The Roanoke Times | April 10, 2017

By Amy Friedenberger

​Police officers rushed to the second floor of Norris Hall on April 16, 2007, and found bodies strewn about. They began administering first aid until two tactical paramedics, who had arrived with SWAT teams, joined them about a minute later.

Responders affixed victims with red, yellow or green tags to note how severe their injuries were. Thirty-one deceased people — including the shooter — bore black tags. Paramedics and officers used various life-saving techniques to treat the wounded and carried them out of the building so they could be taken to hospitals.

State and medical officials have praised the effective work of responders that day at Virginia Tech. Their rapid medical intervention encouraged fire and EMS agencies to reconsider how they respond to mass casualty incidents, leading to the growing development of “rescue task force” programs across the country.

The traditional standard for responding to an active shooter incident is for fire and EMS to stage in a secure location away from the scene. Once police say the scene is secure, those waiting outside can come in and provide medical care.

But there’s a problem with that approach, experts say. Clearing a scene can take anywhere from minutes to hours, meaning people are dying when they might have a chance at survival.

“When fire departments say they’re going to stand by, that doesn’t cut it for citizens anymore,” said E. Reed Smith, operational medical director for Arlington County Fire Department, a pioneer in the rescue task force model. “For first responders, it doesn’t cut it anymore for us, either. This is our community, and we have to do something.”

Rescue task forces use rapid triage to stabilize life-threatening injuries and get victims away from the scene as quickly as possible. When an active shooter incident happens, the first police officers at the scene work to eliminate the threat, which could mean bypassing the dead and wounded. The rescue task force — medics outfitted with ballistics vests and helmets, with a police escort — soon follows. Paramedics focus on stopping bleeding, clearing airways and treating chest wounds.

Arlington County decided to work toward adding the rescue task force concept to its agency a year after the shooting at Virginia Tech.

“In these situations, we need to stop the killing and we need to stop the dying,” Reed said. “But our thought process changed when we realized these two priorities can occur in parallel. They don’t have to occur in sequence.”

The quick arrival of the SWAT teams and tactical medics at Norris Hall occurred mostly by chance, according to the state’s official report on the shootings. After the discovery of the two murdered students in a dorm room earlier that morning, Blacksburg and Virginia Tech police called up their SWAT teams. Each team came with a tactical medic.

When the shootings at Norris Hall began, the SWAT teams went there, allowing for the two medics to make contact with victims more quickly. Additional EMS units staged outside.

But that’s not how quickly SWAT teams normally work. They can take nearly an hour to assemble and arrive to an incident. The tactical paramedics typically are not there immediately to help the wounded; they stick with the SWAT teams to ensure that officers are healthy.

‘This problem isn’t going away’

SWAT teams were created in response to the 1966 sniper attack at the University of Texas at Austin, in which a gunman killed 14 people.

Columbine led to a tactical overhaul.

When the Columbine school shooting happened in 1999, police and paramedics waited outside for a SWAT team to arrive as the killing continued inside.

_Your assignment_
Continue the article on rescue task forces from the point where it stops, in a matching voice.

_Data records_

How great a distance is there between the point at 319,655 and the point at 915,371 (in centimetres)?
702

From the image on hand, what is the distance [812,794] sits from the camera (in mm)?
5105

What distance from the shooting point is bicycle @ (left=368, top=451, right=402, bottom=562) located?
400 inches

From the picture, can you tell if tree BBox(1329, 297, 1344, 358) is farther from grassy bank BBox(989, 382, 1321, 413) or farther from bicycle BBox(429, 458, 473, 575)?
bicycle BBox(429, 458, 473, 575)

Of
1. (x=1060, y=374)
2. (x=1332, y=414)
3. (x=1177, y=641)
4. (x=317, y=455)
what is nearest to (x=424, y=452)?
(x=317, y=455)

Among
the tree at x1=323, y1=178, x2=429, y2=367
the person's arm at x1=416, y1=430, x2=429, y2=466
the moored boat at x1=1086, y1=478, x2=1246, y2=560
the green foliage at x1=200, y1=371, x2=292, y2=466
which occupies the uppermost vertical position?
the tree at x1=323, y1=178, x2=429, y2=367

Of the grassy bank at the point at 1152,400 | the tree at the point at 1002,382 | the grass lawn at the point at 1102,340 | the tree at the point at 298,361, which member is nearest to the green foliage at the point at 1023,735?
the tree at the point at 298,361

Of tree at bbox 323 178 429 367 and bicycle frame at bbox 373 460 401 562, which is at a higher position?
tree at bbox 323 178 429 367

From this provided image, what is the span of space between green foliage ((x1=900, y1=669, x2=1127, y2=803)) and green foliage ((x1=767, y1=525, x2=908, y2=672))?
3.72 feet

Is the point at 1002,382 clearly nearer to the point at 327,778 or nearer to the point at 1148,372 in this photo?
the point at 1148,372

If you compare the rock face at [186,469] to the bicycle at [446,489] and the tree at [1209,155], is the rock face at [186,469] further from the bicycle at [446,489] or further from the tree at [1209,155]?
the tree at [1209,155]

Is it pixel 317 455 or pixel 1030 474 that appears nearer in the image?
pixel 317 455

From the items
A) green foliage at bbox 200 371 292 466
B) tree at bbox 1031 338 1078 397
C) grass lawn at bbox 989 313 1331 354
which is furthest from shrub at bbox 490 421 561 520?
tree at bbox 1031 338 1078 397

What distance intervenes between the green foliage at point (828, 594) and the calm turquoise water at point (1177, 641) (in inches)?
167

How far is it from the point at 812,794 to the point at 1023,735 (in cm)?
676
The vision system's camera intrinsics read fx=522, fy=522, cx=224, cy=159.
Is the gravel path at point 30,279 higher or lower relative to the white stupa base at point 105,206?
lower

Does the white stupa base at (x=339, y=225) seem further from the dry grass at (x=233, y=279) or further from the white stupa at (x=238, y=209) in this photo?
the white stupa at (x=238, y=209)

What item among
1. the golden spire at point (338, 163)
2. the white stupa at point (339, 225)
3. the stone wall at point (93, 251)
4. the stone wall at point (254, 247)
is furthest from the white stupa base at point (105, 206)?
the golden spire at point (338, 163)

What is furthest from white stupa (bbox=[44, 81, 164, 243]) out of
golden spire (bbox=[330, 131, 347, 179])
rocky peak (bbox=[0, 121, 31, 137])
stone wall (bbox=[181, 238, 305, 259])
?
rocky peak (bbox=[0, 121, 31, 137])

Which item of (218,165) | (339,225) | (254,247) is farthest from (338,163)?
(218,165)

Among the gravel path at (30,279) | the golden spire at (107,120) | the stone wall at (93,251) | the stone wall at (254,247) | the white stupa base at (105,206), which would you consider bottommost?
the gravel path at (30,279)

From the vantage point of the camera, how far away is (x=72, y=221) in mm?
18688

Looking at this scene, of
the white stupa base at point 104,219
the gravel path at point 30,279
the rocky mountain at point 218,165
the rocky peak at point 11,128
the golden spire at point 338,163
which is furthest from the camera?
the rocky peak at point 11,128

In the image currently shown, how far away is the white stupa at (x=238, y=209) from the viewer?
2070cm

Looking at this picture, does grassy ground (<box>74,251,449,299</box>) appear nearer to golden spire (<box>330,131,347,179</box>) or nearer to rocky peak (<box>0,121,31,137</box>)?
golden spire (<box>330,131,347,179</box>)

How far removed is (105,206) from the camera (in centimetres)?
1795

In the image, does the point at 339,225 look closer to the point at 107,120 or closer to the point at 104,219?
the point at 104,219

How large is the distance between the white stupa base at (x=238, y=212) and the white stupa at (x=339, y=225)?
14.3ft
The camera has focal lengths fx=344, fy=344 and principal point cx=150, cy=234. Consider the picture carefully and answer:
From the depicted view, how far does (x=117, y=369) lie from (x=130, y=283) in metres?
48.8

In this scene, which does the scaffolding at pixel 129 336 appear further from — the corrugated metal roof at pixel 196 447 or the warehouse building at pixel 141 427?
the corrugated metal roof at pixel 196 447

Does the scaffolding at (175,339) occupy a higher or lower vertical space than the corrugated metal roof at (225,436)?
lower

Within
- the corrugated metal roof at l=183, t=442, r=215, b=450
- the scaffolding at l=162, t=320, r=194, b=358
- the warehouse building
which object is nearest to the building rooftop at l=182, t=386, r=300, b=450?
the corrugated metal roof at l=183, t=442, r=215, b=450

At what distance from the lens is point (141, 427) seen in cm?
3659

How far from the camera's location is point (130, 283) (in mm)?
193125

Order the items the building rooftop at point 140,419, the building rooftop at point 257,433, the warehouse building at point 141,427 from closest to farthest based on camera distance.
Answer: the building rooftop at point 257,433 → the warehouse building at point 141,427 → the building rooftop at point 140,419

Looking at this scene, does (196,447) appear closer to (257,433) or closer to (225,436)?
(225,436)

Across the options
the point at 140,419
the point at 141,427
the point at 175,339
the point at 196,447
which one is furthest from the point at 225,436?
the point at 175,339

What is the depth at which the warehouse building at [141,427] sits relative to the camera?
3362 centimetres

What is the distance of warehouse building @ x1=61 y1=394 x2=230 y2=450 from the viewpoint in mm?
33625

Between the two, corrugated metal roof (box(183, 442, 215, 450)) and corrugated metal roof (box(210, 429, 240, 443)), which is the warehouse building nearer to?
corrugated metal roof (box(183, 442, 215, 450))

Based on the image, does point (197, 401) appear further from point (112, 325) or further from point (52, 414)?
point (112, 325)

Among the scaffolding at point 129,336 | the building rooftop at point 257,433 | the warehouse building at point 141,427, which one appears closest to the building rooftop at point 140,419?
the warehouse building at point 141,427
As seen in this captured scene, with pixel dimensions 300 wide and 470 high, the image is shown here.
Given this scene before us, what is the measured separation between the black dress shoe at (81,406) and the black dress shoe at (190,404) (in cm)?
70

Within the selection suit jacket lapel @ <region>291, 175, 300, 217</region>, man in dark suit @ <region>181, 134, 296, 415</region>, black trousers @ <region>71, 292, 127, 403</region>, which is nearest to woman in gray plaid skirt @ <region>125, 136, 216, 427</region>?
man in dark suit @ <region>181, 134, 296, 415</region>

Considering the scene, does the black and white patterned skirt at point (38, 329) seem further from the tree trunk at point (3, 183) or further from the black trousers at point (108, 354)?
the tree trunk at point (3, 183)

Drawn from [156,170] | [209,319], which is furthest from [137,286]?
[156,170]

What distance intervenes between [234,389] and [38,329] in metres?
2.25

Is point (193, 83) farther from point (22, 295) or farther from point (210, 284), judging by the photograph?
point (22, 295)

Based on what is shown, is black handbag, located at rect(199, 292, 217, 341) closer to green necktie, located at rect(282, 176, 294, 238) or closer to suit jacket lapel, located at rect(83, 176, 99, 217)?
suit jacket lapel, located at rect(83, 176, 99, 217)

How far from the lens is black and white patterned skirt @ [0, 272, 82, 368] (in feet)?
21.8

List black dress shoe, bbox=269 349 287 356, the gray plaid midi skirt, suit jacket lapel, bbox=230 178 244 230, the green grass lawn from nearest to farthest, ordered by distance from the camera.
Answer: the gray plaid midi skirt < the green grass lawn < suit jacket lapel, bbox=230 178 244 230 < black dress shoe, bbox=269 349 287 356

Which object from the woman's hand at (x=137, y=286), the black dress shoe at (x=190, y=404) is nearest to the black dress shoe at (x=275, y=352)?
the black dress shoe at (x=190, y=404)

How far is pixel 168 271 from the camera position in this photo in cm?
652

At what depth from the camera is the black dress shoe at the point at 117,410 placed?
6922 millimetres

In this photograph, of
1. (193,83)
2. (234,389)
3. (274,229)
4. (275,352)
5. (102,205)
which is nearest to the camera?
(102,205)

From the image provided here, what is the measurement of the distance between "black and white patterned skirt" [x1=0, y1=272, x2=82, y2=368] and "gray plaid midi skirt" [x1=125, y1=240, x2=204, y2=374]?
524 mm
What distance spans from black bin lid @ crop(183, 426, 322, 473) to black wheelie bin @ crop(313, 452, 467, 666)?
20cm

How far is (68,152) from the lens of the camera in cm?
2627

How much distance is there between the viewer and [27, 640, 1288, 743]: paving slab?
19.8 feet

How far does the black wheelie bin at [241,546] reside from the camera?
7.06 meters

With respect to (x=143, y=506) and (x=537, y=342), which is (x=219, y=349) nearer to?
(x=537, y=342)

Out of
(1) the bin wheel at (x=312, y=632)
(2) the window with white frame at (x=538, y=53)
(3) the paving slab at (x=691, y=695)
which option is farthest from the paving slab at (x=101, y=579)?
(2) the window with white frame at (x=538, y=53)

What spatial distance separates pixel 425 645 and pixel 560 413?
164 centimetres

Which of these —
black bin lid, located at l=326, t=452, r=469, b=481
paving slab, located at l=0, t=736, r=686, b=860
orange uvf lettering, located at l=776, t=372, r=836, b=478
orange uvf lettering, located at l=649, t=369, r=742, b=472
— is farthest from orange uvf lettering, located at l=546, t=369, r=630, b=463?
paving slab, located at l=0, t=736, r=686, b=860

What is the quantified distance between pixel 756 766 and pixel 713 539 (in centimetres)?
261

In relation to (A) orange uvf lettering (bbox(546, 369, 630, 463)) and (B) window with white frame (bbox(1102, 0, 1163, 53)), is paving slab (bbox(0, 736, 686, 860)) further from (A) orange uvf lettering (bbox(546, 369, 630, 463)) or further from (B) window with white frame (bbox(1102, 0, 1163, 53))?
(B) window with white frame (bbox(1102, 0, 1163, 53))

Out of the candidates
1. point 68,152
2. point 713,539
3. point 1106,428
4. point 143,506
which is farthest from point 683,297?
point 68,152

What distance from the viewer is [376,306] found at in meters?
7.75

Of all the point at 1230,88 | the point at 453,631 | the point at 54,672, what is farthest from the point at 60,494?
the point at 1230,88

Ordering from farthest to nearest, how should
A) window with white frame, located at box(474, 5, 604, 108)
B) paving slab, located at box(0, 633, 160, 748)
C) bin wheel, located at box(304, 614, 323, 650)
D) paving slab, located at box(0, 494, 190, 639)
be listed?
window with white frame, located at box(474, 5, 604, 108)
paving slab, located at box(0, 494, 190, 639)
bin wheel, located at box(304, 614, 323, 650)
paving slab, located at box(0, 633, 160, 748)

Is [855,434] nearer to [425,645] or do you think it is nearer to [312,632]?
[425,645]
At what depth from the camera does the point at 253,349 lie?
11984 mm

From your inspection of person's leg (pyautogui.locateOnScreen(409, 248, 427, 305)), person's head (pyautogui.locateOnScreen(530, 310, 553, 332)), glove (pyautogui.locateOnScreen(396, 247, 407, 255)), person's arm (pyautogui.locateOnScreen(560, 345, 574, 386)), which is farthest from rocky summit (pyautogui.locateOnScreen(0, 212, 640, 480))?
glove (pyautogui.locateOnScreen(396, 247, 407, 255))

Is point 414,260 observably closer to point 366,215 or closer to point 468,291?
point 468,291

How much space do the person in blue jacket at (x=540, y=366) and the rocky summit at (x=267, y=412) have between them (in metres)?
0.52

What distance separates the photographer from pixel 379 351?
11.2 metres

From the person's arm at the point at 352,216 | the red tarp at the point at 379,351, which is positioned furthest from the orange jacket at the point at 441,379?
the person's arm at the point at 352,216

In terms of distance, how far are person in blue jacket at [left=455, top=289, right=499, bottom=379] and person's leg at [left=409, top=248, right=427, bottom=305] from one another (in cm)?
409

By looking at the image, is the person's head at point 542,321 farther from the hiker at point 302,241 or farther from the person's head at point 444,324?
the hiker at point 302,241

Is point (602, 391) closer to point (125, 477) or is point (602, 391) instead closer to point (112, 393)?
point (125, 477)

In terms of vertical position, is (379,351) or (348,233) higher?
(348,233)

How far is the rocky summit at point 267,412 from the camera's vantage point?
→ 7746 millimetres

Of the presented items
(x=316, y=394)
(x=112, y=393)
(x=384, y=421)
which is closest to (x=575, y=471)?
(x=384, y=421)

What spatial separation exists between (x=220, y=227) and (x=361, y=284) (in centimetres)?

_Written answer_
After the tragedy, police across the country developed active shooter training that called for the first responding officers to rush toward the gunfire, past the victims, and stop the gunman first. SWAT teams would follow. At Virginia Tech, three of the first five officers who entered the classroom building were trained to deal with an active shooter, according to the official report.

The fire and EMS profession largely didn’t change following Columbine.

The Blacksburg Volunteer Rescue Squad started thinking about how it could better respond to mass casualty incidents a few years before the Virginia Tech shootings, said Chief David English. The rescue squad, with about 125 EMS volunteers, formalized the program within the past several years and has helped surrounding agencies learn how to implement similar models.

“There are always medical people who want to go in and help, so we figured that it was important that we get them trained and give them the right equipment and knowledge so they do it safely and effectively,” said English, who was a responder to the Virginia Tech shootings.

The rescue task force was deployed in 2013 when a New River Community College student opened fire at the New River Valley Mall in Christiansburg, wounding two people. Fortunately, English said it isn’t deployed often.

The need for a change in the fire and EMS field has become more urgent with the increase in active shooter events. Between 2000 and 2006, there were an average of 6.4 active shooter incidents a year, according to FBI data. Between 2007 and 2013, that has jumped to 16.4.

Medics were kept from entering the movie theater in Aurora, Colorado, where 12 people were killed in 2012. Police officers took many of the victims to hospitals in their own cruisers. A similar scene played out last year at the Pulse nightclub shooting in Orlando, where 49 died and more than 50 were wounded, surpassing Virginia Tech as the deadliest mass shooting in U.S. history.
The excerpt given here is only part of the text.